Fabrication of biomimetic topological micropattern arrays to induce anisotropic/isotropic orientation of fibroblast.

During fibroblast activation, fibroblasts exhibit remarkable heterogeneity characterized by distinct subtypes with unique molecular markers and specialized functions. In cancer and fibrosis, fibroblasts drive extracellular matrix (ECM) remodeling and actin stress fiber contractility, thereby inducing a dysregulated ECM mechanical microenvironment, which in turn sustains their persistent activation. ECM topology is a key characteristic of the mechanical microenvironment. ECM topology refers to ECM fiber orientation, which interacts reciprocally with cellular orientation. In cancer, ECM and cellular orientations shift from random (isotropic) to aligned (anisotropic), whereas in fibrosis, these orientation transitions exhibit distinct patterns across different organs and tissues. Thus, understanding the relationship between fibroblast orientation and its activation and heterogeneity in cancer and fibrosis may facilitate identifying novel therapeutic targets.
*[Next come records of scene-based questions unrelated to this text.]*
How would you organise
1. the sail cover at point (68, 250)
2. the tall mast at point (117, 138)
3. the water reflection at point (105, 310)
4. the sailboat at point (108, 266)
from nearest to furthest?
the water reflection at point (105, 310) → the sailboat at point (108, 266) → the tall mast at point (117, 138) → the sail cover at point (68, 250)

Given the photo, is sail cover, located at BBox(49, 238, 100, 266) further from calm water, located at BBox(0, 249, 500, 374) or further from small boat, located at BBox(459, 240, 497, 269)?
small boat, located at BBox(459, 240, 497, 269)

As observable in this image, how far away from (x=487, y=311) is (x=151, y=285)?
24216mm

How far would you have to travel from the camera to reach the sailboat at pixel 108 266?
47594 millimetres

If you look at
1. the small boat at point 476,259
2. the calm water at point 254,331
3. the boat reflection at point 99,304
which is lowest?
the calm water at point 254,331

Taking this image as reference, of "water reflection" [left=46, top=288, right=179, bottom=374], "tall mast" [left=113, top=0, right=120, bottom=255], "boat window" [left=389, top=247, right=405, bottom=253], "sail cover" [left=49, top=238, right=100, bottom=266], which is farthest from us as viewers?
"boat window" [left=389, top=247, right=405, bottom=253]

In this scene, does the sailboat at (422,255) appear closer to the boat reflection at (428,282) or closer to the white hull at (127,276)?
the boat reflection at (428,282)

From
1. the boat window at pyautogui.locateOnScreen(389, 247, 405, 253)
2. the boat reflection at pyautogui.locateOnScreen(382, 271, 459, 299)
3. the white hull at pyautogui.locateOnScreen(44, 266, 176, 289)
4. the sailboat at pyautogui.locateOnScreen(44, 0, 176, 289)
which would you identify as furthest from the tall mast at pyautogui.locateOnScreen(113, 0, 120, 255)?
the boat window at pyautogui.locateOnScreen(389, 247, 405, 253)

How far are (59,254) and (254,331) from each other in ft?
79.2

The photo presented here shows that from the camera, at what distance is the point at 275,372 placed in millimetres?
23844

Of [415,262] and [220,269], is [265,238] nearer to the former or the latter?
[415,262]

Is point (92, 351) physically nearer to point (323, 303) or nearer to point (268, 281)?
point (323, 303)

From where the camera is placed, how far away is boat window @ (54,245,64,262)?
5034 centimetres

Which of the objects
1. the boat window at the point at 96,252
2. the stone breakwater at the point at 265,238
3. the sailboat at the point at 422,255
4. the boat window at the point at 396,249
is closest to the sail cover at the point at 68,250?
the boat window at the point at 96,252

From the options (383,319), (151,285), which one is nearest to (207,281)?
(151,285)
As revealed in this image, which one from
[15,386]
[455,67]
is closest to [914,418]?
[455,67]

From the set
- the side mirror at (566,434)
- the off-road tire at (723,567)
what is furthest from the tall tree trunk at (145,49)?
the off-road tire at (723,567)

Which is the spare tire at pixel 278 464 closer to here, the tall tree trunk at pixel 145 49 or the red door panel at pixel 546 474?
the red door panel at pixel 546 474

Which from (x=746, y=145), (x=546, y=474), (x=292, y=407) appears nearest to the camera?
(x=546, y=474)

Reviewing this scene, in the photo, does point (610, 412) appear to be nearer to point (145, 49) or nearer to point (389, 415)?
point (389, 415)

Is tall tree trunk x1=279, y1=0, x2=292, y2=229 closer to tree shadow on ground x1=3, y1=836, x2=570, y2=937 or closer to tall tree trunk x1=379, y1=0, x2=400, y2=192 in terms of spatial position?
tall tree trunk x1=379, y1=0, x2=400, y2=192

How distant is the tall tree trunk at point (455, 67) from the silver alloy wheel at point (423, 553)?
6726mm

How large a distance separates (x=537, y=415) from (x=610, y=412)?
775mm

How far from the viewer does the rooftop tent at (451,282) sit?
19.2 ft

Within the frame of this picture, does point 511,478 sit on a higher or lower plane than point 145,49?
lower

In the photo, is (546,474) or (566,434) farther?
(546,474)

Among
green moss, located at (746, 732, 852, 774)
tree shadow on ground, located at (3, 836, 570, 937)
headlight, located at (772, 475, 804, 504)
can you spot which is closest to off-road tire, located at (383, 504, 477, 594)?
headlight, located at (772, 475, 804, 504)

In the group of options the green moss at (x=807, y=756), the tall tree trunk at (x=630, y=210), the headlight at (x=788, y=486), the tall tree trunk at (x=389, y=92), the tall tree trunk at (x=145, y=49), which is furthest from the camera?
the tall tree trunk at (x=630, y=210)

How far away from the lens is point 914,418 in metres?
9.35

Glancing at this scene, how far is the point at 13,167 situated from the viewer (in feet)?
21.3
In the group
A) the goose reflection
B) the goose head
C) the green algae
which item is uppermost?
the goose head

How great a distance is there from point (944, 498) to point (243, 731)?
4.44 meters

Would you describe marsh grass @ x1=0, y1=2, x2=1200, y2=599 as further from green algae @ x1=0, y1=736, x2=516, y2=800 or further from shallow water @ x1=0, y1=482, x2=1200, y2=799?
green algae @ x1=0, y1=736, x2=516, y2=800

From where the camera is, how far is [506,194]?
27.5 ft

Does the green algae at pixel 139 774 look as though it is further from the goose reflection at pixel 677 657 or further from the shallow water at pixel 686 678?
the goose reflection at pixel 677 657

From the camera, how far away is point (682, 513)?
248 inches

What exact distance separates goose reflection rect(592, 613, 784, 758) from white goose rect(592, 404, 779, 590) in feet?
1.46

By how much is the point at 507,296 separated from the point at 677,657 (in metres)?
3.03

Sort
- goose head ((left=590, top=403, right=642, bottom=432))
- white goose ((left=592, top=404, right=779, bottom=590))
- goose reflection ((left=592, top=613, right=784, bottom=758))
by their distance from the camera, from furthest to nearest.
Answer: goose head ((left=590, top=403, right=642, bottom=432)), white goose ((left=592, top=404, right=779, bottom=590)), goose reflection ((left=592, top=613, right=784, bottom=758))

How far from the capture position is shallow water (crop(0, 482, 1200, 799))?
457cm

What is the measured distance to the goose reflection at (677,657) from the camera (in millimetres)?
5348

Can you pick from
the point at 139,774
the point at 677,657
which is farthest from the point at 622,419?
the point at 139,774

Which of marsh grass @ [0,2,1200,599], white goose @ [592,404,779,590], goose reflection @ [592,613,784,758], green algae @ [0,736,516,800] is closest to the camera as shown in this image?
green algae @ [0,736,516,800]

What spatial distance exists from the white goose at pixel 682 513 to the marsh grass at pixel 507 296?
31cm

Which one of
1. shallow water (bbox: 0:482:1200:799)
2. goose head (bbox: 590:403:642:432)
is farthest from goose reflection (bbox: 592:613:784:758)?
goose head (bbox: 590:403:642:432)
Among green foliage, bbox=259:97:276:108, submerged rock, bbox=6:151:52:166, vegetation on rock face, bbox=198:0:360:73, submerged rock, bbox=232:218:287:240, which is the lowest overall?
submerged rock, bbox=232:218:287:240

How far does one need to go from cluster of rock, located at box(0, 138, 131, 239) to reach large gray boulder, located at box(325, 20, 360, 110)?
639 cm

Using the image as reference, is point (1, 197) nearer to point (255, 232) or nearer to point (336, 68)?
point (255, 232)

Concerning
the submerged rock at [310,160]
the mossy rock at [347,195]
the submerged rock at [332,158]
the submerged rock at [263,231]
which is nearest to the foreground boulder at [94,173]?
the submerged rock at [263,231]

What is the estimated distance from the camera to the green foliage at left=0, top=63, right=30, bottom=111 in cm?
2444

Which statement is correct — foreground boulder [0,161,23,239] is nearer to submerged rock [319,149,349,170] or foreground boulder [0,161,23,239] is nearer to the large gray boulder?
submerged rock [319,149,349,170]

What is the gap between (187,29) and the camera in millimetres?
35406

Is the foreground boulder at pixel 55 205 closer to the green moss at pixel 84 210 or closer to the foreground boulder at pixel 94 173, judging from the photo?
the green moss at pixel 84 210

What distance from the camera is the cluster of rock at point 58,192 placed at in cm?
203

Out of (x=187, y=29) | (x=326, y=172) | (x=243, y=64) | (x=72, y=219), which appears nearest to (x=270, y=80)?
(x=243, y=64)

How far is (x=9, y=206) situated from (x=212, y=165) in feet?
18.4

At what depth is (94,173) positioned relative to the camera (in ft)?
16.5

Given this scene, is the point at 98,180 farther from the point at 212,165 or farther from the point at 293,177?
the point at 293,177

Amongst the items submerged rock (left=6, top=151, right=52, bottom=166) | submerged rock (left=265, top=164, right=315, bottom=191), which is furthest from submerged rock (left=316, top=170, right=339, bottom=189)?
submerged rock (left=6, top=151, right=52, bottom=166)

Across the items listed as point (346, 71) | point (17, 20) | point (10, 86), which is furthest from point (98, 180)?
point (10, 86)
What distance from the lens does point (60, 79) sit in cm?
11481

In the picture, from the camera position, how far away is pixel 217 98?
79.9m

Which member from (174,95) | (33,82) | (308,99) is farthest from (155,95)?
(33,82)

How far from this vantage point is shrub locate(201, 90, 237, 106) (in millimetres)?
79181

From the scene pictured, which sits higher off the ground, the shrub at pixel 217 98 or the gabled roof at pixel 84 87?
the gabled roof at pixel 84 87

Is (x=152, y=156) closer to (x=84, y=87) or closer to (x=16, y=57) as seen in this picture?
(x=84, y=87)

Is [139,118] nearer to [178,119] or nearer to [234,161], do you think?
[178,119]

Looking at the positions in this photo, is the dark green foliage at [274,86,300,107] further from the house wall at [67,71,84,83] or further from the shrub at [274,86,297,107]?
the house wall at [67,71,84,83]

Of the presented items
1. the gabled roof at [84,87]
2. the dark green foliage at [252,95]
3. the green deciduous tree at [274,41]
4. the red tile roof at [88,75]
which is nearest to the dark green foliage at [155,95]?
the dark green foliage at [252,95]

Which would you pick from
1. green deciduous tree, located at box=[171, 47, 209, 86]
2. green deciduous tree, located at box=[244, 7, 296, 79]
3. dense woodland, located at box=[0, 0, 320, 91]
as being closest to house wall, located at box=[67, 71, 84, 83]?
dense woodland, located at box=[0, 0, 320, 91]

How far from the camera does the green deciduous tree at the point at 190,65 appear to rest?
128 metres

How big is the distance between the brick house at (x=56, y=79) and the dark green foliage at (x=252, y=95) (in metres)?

This protocol is established to fabricate biomimetic topological micropattern array chips with simple operation and cost effectiveness to induce anisotropic/isotropic fibroblast. A method is established to fabricate rectangular (300 × 50 μm) and square (300 × 300 μm) micropattern array chips via microcontact printing, utilizing decellularized ECM as the bioink. Micropattern array chips induce anisotropic/isotropic fibroblasts, with fibroblast orientation analyzed by F-actin staining and Fast Fourier transform analysis. These chips enable in situ immunofluorescence staining and imaging.